After dinner, Fox offered him brandy. He said, “The man who owned this house before the war has some very fine brandy in the cellar.” They drank, and as the liquor’s warmth spread through him, Henry risked the question that bothered him most. He said, “Sir, have you any notion of when the Confederate Army might negotiate an exchange for me?”
“We remind them as often, and as hard, as we dare. They’re stubborn. They don’t want to admit that our men are Union soldiers. It comes all the way from the top, from General Lee himself.”
“Is there anything I might do? Anyone I might write to?”
Fox said, “Not unless you know Jeff Davis.”
Henry laughed. “Not likely, sir.”
Fox asked, “Are you getting your letters from home?”
“Not yet, sir. I haven’t been able to write to tell them where I am.”

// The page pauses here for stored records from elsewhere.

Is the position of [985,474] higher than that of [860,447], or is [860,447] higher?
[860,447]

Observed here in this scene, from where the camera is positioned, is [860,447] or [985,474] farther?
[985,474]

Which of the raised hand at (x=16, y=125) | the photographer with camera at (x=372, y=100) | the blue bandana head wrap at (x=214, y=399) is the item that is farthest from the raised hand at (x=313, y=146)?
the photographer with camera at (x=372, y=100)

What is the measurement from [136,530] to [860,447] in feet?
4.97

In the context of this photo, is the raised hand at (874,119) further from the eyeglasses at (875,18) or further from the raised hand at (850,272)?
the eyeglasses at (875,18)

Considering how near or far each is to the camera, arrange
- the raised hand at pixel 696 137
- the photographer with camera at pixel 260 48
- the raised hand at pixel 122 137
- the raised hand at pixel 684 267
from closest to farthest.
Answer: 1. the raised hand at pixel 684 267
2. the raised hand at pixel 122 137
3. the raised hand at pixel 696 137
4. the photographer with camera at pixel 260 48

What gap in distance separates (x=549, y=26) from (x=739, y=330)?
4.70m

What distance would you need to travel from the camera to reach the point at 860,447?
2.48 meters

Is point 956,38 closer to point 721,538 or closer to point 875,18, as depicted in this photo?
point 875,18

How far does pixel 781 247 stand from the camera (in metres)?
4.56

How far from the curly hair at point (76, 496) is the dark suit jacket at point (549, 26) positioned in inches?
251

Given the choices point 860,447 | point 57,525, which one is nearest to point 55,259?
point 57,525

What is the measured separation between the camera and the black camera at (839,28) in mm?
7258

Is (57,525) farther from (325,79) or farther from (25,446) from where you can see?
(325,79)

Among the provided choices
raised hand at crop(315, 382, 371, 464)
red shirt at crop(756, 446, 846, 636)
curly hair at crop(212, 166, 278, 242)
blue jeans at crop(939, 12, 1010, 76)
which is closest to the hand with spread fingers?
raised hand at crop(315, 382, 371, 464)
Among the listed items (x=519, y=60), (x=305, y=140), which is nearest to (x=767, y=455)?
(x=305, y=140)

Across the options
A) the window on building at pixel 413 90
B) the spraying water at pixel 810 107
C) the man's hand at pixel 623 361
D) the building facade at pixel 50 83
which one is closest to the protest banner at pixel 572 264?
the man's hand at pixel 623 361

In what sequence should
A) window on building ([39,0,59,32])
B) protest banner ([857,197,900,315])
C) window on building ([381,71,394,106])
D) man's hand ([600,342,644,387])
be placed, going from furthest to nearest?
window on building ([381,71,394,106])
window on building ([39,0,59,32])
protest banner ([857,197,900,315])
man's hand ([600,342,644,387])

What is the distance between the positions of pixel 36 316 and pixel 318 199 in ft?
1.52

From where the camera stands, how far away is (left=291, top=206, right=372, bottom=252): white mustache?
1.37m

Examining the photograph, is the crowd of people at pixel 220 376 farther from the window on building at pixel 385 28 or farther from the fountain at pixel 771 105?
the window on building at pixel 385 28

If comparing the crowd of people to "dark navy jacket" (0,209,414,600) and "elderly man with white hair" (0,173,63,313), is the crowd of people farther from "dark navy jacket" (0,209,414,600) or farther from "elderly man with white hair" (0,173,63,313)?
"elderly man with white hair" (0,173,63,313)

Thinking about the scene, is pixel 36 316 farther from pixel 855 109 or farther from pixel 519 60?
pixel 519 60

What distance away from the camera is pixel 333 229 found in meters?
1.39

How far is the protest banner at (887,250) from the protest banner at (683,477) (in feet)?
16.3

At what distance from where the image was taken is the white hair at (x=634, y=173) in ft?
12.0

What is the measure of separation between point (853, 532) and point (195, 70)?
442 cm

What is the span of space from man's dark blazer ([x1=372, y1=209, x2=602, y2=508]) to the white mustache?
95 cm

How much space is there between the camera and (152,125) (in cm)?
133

“They haven’t given you paper or ink?”
“No, sir.”
Fox said, “We’ll have to remedy that.” He offered Henry another glass of brandy and asked, “Do you care for poetry, Captain Kaltenbach?”
“Yes,” Henry said.
“Who is your favorite poet?”
“Heinrich Heine,” he said.
“Goethe,” said Fox, as though it were the most natural thing in the word for officers who were enemies to share their taste in poetry. Fox began to quote from The Sorrows of Young Werther, and Henry finished the passage for him.
Fox said, “I’m sorry that we’re adversaries.”
Henry said, “I never had any disagreement with the Union. And today we’re in complete agreement. You want your men, and I want to go back to the Confederate Army, so they can give me a medical discharge, and I can limp home.”
They raised their glasses. Fox said, “To a swift exchange of our prisoners.”